*WHAT TO PRODUCE*. Pick out every line of the material below that contains the word "tree", and copy each of those lines.

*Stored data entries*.
◇ ◇ ◇

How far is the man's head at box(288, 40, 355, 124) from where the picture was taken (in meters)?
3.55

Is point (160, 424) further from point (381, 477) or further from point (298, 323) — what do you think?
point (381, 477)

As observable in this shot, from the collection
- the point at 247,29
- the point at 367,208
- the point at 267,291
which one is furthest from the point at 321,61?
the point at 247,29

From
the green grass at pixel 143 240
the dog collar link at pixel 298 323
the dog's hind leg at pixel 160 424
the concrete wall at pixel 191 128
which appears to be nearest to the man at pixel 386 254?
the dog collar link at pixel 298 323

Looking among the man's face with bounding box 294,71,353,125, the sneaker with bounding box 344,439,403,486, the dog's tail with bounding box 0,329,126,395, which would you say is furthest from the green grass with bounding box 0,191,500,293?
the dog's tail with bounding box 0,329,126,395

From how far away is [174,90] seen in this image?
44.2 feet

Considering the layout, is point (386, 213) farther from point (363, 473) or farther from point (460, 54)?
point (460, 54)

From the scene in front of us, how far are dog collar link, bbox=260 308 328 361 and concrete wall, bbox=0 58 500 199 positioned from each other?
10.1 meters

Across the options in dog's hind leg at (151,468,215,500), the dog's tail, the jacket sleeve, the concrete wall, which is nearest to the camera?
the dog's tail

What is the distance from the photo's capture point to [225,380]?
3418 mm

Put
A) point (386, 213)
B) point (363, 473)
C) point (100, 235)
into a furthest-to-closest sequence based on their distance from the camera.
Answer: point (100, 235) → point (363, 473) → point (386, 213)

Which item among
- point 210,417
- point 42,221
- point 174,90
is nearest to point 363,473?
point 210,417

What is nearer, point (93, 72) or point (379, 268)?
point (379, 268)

◇ ◇ ◇

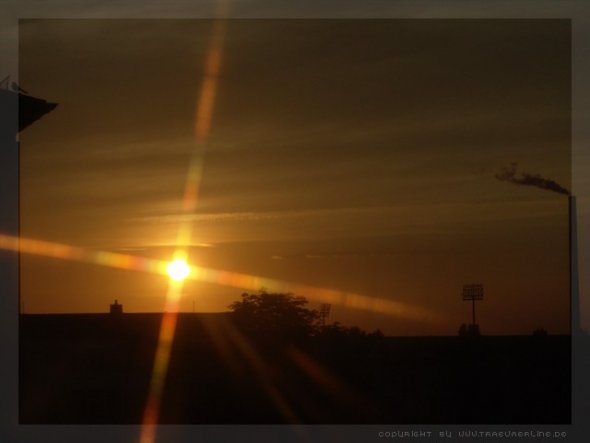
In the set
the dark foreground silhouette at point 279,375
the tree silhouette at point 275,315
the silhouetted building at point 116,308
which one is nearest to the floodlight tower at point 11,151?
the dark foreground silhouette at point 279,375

◇ ◇ ◇

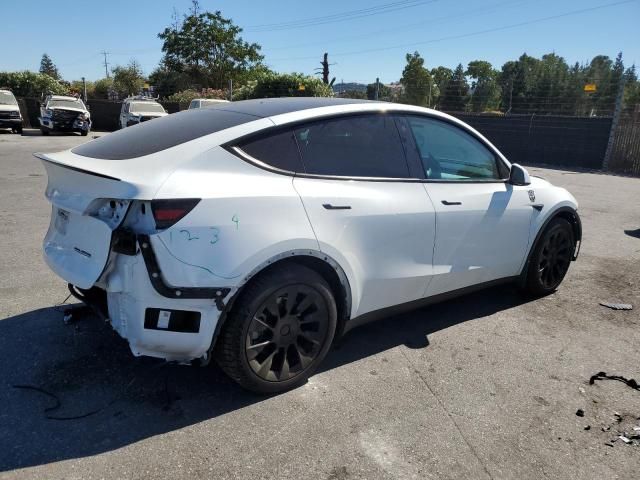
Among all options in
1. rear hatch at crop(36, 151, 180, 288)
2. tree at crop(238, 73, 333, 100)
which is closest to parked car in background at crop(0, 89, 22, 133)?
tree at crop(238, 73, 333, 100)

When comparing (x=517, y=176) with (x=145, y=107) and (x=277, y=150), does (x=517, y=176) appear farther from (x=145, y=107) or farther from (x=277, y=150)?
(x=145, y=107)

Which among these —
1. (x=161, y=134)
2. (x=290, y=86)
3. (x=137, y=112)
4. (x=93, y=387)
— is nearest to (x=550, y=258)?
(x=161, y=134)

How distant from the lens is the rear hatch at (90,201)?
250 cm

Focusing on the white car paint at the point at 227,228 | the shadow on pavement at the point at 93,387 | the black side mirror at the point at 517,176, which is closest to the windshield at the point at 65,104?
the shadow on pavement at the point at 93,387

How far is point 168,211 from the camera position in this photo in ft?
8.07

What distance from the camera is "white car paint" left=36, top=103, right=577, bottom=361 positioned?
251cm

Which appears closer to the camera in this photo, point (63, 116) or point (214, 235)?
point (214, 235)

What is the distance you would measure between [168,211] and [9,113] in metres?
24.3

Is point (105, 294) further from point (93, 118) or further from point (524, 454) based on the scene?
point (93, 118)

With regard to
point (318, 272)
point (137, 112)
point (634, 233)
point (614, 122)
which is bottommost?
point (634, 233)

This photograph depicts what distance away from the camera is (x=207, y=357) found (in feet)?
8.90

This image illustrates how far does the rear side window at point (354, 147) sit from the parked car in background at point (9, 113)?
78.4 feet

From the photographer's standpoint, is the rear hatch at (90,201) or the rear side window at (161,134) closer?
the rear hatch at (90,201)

◇ ◇ ◇

*WRITTEN REPLY*.
the tree silhouette at point 275,315
2. tree at crop(238, 73, 333, 100)
tree at crop(238, 73, 333, 100)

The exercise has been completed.